→ Source passage

Minnesota is home to one of the most critical fuel production hubs in the American Midwest, yet few residents realize how fragile that system may have become.
One refinery alone supplies roughly half of all gasoline used in the state.
It also produces about forty percent of the gasoline consumed in Wisconsin and nearly all jet fuel used by Minneapolis Saint Paul International Airport.
Any prolonged disruption at this facility would ripple across fuel markets, transportation systems, and regional supply chains throughout the Midwest.
This refinery is the Pine Bend facility in Rosemount, operated by Flint Hills Resources.
Along with the Marathon refinery in Saint Paul Park, these two plants account for roughly seventy percent of the gasoline consumed in Minnesota.
Pine Bend is by far the larger operation.

It processes approximately three hundred seventy five thousand barrels of crude oil each day, making it the thirteenth largest refinery in the United States.
It is also unique in one important way.
Minnesota has no oil wells.
Not a single barrel of crude oil is produced in the state.
Pine Bend is the largest refinery in the nation located in a state with zero oil production.
For decades, these refineries have operated as the backbone of the Upper Midwest fuel supply.
They employ thousands of workers directly and rely on even more specialized contractors during scheduled maintenance events.
During major maintenance shutdowns, Pine Bend alone can require as many as three thousand five hundred additional workers on site, sometimes for weeks at a time.
These contractors travel from across the country and often specialize in highly technical refinery work that only a limited pool of workers can perform.
In 2023, Minnesota lawmakers passed legislation that fundamentally altered how oil refineries in the state may hire these workers.
The law is known as the Skilled and Trained Workforce Act.
At first glance, the title suggests a simple goal of improving safety and workforce quality.
However, the actual requirements of the law have raised significant concerns among refinery operators and industry experts.
Beginning in 2024, oil refineries in Minnesota are required to use contractors who have completed union affiliated apprenticeship programs.
By January 2026, at least sixty percent of all contractor workers at refinery sites must possess formal union training certifications.

(Lines from a data source)

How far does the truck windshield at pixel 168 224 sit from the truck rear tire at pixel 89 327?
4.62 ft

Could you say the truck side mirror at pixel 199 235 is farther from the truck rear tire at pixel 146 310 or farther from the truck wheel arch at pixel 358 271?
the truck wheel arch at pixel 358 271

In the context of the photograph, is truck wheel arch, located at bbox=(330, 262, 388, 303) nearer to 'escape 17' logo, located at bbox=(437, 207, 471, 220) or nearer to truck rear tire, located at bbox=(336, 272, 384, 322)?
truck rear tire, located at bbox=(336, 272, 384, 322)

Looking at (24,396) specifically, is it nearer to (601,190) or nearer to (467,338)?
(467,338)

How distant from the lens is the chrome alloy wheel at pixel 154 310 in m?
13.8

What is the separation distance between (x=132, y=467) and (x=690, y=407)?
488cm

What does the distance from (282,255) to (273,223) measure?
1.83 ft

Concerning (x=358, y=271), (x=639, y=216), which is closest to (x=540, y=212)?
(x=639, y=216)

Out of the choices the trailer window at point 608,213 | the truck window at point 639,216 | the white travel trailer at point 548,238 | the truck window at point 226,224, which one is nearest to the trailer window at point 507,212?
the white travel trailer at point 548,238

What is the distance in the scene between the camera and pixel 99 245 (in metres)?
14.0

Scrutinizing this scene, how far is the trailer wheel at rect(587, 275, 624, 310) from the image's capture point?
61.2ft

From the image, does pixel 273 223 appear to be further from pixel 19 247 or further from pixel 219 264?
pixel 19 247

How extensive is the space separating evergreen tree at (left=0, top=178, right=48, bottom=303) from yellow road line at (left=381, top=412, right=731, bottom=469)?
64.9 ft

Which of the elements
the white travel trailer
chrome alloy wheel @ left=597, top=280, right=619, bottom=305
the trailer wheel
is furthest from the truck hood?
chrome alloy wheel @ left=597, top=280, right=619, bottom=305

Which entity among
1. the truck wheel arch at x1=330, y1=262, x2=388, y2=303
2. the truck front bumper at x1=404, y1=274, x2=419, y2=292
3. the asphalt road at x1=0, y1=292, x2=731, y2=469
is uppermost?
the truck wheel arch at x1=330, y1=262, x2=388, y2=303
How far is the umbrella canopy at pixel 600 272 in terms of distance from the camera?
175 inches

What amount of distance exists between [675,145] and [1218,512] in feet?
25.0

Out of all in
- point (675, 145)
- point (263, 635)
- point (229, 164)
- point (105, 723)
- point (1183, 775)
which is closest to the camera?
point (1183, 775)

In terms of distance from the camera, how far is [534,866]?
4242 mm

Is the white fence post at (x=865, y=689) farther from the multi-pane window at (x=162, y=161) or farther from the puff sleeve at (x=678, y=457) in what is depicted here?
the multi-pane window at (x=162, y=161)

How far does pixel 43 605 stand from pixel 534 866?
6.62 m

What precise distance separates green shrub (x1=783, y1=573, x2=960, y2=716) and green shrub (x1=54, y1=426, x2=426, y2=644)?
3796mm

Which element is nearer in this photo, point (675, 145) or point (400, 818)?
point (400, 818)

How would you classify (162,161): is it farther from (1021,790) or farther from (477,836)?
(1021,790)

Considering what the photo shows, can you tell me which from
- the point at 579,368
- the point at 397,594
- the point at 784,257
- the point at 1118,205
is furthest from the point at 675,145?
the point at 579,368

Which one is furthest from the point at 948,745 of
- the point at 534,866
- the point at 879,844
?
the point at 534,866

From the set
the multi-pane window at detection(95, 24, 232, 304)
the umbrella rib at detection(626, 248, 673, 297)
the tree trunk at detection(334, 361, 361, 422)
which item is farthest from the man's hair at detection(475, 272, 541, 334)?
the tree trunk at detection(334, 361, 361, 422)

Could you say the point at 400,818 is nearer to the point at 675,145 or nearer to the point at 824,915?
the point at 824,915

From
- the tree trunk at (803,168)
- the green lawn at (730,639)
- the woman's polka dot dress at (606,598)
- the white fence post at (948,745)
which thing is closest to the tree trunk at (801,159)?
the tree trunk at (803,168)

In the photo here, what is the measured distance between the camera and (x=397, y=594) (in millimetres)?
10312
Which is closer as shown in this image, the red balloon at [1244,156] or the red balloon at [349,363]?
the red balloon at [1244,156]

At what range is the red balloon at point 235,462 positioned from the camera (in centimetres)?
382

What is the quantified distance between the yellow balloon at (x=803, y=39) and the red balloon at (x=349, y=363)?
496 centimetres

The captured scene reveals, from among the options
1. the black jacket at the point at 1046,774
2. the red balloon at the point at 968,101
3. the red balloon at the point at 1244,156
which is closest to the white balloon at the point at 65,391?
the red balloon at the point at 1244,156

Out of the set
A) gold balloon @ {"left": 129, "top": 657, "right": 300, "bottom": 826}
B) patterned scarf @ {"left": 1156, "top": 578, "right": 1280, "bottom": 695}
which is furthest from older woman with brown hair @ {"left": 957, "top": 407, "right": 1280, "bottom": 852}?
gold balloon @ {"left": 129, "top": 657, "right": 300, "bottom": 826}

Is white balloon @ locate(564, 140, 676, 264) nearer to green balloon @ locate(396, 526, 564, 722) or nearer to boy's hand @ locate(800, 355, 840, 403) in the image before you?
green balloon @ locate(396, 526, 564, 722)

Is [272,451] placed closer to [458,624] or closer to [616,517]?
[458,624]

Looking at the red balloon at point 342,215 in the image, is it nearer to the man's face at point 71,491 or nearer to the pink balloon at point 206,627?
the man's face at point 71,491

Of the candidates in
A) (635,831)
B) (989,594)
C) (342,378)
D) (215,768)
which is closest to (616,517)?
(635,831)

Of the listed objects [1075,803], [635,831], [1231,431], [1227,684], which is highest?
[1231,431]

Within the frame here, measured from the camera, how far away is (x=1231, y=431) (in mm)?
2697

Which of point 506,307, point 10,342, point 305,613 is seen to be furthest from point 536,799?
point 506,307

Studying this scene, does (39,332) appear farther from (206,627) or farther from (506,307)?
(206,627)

→ Do this
Continue the passage on Minnesota's oil refineries and the Skilled and Trained Workforce Act, picking up right after its final sentence.

→ Exercise result
Refineries that fail to meet this threshold face fines ranging from five thousand to ten thousand dollars per violation.
With hundreds or even thousands of contractors present during major maintenance events, those penalties can accumulate rapidly.
There are only two oil refineries in Minnesota, and both are directly affected by this law.
The Pine Bend refinery in Rosemount and the Marathon refinery in Saint Paul Park supply most of the fuel used by Minnesota drivers.
Any constraint on their operations has immediate implications for fuel availability and pricing across the region.
Flint Hills Resources warned lawmakers before the bill passed that the law could create serious operational challenges.
The company cited real world examples from its own maintenance operations.

During a previous maintenance event, the company needed twenty boilermakers, a highly skilled trade responsible for repairing and maintaining pressure vessels and critical refinery equipment.
When the contractor contacted the union hiring hall, only one fully qualified worker was available.
Even after requesting apprentices, the union was only able to supply five workers.
That left a significant labor shortfall for a critical maintenance task.
This example highlights a central issue with the law.
The shortage is not necessarily a lack of skilled workers.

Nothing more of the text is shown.